Gradient boosted trees: Better than random forest?

Friday, February 23, 2018
1 mins read

Does gradient boosted trees generally perform better than random forest? Let’s see that. But, first what are these methods? Random forest and boosting are ensemble methods, proved to generally perform better than than basic algorithms.

Let’s start with bagging, an ensemble of decision trees. Random forest is an improvement over bagging. It reduces variance. Random forest build trees in parallel, while in boosting, trees are built sequentially i.e. each tree is grown using information from previously grown trees unlike in bagging where we create multiple copies of original training data and fit separate decision tree on each. That’s why it generally performs better than random forest.

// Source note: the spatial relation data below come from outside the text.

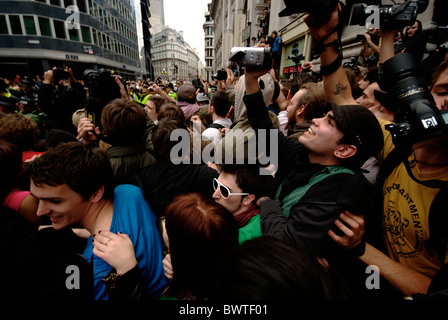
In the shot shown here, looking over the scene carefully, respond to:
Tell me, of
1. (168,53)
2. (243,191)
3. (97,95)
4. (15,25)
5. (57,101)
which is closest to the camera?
(243,191)

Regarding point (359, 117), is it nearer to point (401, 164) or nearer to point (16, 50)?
point (401, 164)

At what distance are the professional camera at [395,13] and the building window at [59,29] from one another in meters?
34.0

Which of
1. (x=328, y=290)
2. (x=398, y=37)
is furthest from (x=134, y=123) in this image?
(x=398, y=37)

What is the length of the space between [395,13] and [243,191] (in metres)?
1.70

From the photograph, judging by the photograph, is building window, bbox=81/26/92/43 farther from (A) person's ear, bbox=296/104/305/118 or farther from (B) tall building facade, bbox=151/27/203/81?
(B) tall building facade, bbox=151/27/203/81

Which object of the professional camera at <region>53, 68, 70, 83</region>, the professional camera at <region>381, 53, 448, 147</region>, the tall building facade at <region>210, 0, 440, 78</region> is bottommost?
the professional camera at <region>381, 53, 448, 147</region>

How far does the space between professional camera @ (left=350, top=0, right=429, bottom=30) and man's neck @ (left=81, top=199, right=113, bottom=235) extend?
2325 mm

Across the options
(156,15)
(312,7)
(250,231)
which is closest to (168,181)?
(250,231)

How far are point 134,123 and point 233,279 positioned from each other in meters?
1.91

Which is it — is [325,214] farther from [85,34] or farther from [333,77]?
[85,34]

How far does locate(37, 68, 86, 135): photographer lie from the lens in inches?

One drawback of gradient boosted trees is that they have a number of hyperparameters to tune, while random forest is practically tuning-free (has only one hyperparameter i.e. number of features to randomly select from set of features). Though both random forests and boosting trees are prone to overfitting, boosting models are more prone.

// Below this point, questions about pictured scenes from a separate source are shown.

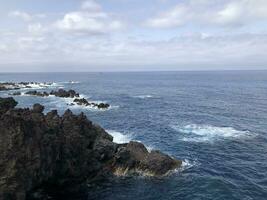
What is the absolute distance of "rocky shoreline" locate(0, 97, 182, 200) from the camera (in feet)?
96.1

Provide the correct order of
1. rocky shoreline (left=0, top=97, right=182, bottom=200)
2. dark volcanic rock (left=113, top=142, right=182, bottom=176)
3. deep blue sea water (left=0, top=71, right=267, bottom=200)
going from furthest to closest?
dark volcanic rock (left=113, top=142, right=182, bottom=176) < deep blue sea water (left=0, top=71, right=267, bottom=200) < rocky shoreline (left=0, top=97, right=182, bottom=200)

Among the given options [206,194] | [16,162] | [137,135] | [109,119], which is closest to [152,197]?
[206,194]

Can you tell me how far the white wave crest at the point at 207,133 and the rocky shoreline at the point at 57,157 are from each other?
16929 millimetres

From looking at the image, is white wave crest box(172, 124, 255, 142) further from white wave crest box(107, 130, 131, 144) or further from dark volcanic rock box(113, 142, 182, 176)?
dark volcanic rock box(113, 142, 182, 176)

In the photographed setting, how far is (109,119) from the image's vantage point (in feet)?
276

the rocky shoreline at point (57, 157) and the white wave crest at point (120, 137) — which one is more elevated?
the rocky shoreline at point (57, 157)

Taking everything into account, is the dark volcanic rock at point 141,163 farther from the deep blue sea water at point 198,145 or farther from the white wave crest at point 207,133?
the white wave crest at point 207,133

Random forest build treees in parallel and thus are fast and also efficient. Parallelism can also be achieved in boosted trees. XGBoost1, a gradient boosting library, is quite famous on kaggle2 for its better results. It provides a parallel tree boosting (also known as GBDT, GBM).

A research paper in 2015 proposes another ensemble method, Randomer forest3, claiming to outperform other methods.

The conclusion is that use gradient boosting with proper parameter tuning. It will almost always beat random forest.

References:

  1. xgboost
  2. kaggle
  3. Randomer Forests
  4. What is better: gradient-boosted trees, or a random forest?